Vllasi bridges social sciences and STEM to study Russian influence operations in Europe. As a Fulbright Fellow, he conducted a pilot study examining Russia’s influence in Kosovo. Using elite interviews with NATO senior command, government officials, and civil society organizations, he analyzed Russian objectives in Kosovo, the actors, and the pathways in which Russia exercises its influence and counteracts NATO policy in the Region.
In spring 2021, Vllasi will teach two undergraduate courses, Pol 141, War, International Cooperation and Development and Pol 349, Selected Topics in International Relations. He will also teach the graduate course, POL 846, International Security.
Featured Course, POL 846: You were born, assuming you are a child of the 1990s, in a unipolar world where the U.S. was the world’s only superpower and the Western values of political rights, civil liberties, and capitalism reigned supreme. The major international security issues were largely civil wars, State failure, and multilateral peacekeeping.

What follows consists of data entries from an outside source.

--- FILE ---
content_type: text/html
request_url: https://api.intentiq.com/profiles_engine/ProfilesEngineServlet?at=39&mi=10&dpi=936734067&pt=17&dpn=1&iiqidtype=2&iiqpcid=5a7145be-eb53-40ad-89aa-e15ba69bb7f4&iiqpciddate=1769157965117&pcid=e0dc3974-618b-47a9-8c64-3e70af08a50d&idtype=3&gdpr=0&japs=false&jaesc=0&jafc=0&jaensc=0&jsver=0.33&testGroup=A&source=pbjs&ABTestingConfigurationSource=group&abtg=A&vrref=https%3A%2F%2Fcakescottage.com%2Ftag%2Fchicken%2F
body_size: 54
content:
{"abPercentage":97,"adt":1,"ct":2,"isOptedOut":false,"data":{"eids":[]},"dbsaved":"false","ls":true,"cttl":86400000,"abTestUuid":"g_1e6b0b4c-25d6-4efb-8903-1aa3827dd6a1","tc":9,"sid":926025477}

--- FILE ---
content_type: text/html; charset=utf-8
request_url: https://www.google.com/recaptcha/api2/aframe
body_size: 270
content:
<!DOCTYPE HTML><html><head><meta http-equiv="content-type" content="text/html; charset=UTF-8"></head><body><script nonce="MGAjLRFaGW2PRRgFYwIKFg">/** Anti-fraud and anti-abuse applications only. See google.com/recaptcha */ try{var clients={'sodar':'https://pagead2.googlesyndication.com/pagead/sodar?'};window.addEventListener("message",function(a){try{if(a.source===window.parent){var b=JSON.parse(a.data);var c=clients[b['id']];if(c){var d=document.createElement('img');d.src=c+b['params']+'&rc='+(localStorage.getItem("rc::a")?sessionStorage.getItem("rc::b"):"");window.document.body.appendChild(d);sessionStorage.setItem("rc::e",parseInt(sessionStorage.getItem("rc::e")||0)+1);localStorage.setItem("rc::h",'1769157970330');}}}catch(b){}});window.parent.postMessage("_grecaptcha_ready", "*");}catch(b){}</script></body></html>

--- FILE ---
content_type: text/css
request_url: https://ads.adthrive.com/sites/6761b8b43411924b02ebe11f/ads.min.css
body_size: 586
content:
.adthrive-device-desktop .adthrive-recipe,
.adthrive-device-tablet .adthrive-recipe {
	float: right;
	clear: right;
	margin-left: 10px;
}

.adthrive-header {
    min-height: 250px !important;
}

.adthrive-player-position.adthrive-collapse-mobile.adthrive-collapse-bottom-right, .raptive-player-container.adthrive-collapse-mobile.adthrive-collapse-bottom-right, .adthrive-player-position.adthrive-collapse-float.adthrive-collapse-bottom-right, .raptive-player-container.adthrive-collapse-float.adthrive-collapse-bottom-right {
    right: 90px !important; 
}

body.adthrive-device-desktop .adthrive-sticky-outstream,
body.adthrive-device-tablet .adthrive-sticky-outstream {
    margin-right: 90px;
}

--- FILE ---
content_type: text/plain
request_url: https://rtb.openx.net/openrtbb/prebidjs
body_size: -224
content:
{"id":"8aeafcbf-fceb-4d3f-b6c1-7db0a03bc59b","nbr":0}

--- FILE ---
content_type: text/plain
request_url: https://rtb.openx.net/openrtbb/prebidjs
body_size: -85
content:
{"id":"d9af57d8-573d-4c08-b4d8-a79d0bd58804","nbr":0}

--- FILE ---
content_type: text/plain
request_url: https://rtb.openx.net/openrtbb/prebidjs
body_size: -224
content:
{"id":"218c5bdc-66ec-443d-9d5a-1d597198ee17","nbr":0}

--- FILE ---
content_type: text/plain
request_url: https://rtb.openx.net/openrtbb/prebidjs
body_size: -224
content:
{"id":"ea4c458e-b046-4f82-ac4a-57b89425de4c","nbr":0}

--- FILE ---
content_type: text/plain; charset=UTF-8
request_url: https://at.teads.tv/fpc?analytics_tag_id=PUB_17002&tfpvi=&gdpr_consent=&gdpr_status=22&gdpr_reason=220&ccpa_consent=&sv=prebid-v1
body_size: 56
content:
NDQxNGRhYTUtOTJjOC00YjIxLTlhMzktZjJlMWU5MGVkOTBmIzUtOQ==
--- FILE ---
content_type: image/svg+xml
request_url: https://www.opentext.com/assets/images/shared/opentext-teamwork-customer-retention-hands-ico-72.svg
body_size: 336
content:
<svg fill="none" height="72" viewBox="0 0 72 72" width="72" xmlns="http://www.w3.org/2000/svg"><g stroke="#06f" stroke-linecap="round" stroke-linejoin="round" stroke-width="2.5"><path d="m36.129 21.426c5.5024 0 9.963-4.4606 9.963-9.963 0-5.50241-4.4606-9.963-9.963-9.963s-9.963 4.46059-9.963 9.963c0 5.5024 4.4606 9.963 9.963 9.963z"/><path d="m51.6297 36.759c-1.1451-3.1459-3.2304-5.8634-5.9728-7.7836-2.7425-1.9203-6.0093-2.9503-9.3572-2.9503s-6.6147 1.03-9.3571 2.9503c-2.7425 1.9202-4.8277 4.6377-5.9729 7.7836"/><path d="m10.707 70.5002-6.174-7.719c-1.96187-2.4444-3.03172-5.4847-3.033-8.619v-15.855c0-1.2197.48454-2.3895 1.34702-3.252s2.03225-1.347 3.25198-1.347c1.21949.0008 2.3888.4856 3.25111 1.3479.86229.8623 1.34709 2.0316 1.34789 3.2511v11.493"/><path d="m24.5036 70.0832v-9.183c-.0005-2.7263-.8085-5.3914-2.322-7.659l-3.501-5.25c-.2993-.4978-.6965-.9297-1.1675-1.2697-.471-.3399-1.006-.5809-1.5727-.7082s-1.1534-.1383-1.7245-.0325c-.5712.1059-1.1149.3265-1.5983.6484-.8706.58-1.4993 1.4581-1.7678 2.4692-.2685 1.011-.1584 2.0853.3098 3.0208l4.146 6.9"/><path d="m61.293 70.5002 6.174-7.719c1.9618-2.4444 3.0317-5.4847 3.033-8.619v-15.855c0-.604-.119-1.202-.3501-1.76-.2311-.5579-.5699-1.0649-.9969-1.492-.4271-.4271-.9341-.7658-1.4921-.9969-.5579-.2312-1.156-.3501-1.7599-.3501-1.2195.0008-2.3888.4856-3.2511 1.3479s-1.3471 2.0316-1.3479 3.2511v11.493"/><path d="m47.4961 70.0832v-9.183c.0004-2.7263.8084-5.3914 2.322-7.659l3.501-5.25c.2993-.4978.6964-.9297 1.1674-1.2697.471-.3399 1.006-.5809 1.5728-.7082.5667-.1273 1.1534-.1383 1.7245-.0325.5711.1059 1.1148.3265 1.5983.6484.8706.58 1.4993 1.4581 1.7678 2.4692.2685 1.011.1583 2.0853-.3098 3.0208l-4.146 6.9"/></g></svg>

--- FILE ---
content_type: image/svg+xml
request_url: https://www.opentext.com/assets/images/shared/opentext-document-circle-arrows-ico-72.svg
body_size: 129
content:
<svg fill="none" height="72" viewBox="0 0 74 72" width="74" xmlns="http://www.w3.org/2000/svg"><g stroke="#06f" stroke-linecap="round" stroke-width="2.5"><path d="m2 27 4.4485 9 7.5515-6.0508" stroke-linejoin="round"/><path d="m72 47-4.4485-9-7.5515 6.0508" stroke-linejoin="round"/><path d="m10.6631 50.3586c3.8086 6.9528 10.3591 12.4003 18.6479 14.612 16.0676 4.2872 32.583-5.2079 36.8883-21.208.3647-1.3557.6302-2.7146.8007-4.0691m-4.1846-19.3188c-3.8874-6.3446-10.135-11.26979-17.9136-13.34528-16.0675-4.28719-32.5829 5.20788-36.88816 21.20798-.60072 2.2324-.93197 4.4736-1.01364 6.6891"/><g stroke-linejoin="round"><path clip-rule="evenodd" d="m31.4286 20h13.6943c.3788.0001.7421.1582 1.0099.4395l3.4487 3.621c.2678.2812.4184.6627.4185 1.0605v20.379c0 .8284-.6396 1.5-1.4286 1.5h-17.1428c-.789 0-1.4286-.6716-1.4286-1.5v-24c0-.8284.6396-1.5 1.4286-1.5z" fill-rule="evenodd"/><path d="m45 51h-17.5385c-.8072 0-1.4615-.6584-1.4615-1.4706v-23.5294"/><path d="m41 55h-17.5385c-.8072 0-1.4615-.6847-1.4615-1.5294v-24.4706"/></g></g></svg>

As you embark on graduate studies, you find yourself in a rapidly changing world. A rising China and a revisionist Russia have brought about a more multipolar world, and political and economic liberalism are increasingly shunned abroad and in the West. The threats have multiplied, are less apparent and the solutions seem inadequate.
This course is devoted to enduring and contemporary questions in international security, a field that at its core is about the threat and use of force by states. The first part of the course focuses on the major theoretical traditions in IR and international security. In the second part of the course, the focus shifts to important substantive questions in security studies, such as security institutions, Russian and Chinese influence operations, military coercion and effectiveness, and disruptive technologies (social media, AI), amongst other topics.